Y2K ou l’art de perdre 1h52 de sa vie sans même un pop-corn pour se consoler.
Je vais être direct : j’ai vu cette chose en avant-première, et j’en suis ressorti avec cette sensation étrange d’avoir assisté à un brouillon de film, une sorte de projet de fin d’études qui aurait mal tourné… mais avec un budget, des costumes, et – ô ironie – une vraie actrice comme Rachel Zegler.

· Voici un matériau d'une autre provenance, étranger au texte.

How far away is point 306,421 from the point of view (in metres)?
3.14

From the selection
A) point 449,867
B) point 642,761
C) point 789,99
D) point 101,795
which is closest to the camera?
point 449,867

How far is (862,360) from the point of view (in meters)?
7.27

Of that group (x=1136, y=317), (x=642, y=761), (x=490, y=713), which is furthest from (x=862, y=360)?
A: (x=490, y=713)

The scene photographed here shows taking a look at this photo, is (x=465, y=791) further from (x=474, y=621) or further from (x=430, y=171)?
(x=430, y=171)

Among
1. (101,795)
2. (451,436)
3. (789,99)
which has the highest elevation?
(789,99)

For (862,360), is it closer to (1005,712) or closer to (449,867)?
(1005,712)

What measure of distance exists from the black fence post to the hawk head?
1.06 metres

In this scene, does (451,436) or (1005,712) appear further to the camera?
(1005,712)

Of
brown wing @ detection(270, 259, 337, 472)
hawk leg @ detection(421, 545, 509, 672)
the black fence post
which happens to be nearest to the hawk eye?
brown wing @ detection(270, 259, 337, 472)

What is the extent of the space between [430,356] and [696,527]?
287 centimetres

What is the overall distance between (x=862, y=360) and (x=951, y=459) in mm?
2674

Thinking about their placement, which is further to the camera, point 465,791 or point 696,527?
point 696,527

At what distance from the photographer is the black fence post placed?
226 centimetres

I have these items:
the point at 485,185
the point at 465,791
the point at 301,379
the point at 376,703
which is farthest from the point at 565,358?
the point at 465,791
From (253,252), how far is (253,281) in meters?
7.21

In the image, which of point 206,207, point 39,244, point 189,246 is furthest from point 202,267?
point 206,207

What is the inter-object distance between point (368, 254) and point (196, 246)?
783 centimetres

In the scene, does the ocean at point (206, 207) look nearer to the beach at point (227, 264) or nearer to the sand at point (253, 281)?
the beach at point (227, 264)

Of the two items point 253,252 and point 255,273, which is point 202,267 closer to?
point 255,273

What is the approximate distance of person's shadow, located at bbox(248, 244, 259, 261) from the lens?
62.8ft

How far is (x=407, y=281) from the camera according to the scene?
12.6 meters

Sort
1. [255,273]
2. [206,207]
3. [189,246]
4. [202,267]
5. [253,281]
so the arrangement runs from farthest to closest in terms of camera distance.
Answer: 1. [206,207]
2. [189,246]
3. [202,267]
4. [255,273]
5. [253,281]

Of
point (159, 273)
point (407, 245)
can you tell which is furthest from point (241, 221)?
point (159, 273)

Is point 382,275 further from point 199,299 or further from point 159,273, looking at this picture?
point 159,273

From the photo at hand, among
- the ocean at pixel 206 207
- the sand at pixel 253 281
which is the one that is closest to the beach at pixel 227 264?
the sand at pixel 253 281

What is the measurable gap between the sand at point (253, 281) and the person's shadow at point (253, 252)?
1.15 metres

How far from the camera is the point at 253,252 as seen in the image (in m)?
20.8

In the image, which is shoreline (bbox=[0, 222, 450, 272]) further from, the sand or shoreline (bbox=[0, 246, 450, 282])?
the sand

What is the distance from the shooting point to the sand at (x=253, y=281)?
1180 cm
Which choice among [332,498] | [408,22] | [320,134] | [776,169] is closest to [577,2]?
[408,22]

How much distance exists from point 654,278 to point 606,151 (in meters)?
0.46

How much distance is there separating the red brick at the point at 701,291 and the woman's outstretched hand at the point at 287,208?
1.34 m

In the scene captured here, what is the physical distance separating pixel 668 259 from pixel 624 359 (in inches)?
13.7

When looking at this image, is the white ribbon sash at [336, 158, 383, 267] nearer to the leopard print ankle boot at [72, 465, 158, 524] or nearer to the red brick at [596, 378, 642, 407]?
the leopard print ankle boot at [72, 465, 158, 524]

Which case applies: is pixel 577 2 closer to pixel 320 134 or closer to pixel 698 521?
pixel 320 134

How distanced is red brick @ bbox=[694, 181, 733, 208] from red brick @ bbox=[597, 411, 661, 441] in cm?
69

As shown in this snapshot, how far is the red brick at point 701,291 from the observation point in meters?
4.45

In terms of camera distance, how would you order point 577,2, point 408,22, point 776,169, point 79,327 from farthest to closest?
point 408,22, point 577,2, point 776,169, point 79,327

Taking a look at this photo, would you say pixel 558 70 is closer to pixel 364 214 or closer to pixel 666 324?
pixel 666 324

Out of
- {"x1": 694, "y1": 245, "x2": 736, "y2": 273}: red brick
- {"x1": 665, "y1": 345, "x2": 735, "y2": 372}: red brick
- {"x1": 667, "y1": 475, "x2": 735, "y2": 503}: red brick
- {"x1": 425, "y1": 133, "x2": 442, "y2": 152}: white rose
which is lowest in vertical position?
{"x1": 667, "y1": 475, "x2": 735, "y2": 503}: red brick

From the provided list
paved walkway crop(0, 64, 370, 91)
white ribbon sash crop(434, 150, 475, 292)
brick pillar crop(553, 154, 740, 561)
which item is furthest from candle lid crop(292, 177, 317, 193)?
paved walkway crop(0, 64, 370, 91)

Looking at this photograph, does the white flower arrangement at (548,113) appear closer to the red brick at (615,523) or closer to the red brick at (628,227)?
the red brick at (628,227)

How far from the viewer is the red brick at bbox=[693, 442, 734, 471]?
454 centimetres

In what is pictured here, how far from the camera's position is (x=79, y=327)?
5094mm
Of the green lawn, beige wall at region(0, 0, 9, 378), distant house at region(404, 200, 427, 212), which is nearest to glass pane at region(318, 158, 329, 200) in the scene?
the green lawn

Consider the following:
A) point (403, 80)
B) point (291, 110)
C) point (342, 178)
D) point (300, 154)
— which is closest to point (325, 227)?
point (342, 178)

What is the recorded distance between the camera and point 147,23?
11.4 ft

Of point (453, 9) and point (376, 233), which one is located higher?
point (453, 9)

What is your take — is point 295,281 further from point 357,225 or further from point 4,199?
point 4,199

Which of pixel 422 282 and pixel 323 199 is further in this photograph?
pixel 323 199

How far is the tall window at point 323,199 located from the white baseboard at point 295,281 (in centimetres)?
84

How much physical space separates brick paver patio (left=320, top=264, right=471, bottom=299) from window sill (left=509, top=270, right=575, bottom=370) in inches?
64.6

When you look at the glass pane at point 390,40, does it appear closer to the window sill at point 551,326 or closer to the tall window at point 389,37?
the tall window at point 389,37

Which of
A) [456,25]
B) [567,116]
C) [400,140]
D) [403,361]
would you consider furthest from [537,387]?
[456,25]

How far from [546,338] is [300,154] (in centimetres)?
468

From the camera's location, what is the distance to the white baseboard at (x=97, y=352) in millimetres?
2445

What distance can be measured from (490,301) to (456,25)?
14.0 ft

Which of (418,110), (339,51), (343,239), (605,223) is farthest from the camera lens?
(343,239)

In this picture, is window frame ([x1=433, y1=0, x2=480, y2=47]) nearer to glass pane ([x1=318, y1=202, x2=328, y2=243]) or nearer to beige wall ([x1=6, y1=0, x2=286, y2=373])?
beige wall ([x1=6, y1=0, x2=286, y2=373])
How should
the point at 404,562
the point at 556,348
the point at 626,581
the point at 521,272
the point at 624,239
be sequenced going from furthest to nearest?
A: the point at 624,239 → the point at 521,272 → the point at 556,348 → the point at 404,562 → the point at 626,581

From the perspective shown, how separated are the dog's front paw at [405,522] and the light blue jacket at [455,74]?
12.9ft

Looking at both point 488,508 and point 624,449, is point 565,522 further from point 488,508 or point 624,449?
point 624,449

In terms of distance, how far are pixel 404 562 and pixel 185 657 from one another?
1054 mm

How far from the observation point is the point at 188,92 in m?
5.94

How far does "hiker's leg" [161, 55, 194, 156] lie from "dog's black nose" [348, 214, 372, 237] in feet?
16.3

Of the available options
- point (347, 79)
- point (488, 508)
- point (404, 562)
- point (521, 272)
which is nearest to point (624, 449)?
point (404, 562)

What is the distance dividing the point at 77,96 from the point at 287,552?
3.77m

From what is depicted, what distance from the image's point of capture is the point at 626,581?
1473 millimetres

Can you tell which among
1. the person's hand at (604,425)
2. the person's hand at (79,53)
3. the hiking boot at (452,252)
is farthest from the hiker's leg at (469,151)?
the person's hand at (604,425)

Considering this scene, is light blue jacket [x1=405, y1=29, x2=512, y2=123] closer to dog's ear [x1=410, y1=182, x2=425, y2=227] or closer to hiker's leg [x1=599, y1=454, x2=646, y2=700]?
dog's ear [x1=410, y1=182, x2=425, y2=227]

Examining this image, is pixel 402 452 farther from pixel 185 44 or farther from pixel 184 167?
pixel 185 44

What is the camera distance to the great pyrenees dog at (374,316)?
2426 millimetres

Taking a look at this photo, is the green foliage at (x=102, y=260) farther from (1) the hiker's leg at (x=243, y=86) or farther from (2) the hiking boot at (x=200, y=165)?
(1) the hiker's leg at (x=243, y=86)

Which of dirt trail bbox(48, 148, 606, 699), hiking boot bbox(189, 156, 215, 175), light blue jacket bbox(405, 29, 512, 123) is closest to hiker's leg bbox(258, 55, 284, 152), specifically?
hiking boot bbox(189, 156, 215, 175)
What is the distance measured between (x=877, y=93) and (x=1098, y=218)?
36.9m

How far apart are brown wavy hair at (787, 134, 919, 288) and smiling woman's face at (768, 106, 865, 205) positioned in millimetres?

Le synopsis ? Un chef-d’œuvre de confusion. On dirait qu’un générateur IA a été chargé d’écrire le pitch avec les yeux fermés. À la base, on sent bien qu’il y avait une volonté de créer une aventure immersive, un récit initiatique ou peut-être même une fable moderne… mais tout ça reste désespérément à l’état de volonté. L’histoire peine à démarrer, refuse ensuite obstinément d’avancer, puis s’écroule sous son propre poids, comme un soufflé mal cuit. On ne s’attache ni aux enjeux, ni aux personnages, ni même à la bande-son (qui tente désespérément d’ajouter du relief à un désert émotionnel).
Et Rachel Zegler dans tout ça ? Habituellement solaire, ici elle semble coincée dans un rôle taillé sur-mesure… pour une autre actrice. Elle se débat, elle y croit, mais on sent qu’elle rame dans un scénario qui ne lui offre rien à défendre. À l’instar des autres membres du casting, elle évolue dans une sorte de torpeur narrative, comme si tout le monde s’était mis d’accord pour ne pas trop déranger le vide sidéral du récit.
Mention spéciale aux dialogues : creux, artificiels, parfois presque parodiques. On en vient à se demander si certaines répliques n’ont pas été écrites à la va-vite entre deux réunions Zoom. Quant au montage, il est aussi inspiré qu’un lundi matin pluvieux à la Défense.
Je ne suis pas fermé aux expériences lentes, contemplatives, ni même aux films “à atmosphère”… mais Waïtoukei ne propose ni rythme, ni tension, ni profondeur. Il ne se passe tout simplement rien. Ou plutôt : il se passe tellement peu de choses qu’on finit par soupçonner le film d’avoir été conçu comme une installation artistique post-moderne sur l’ennui.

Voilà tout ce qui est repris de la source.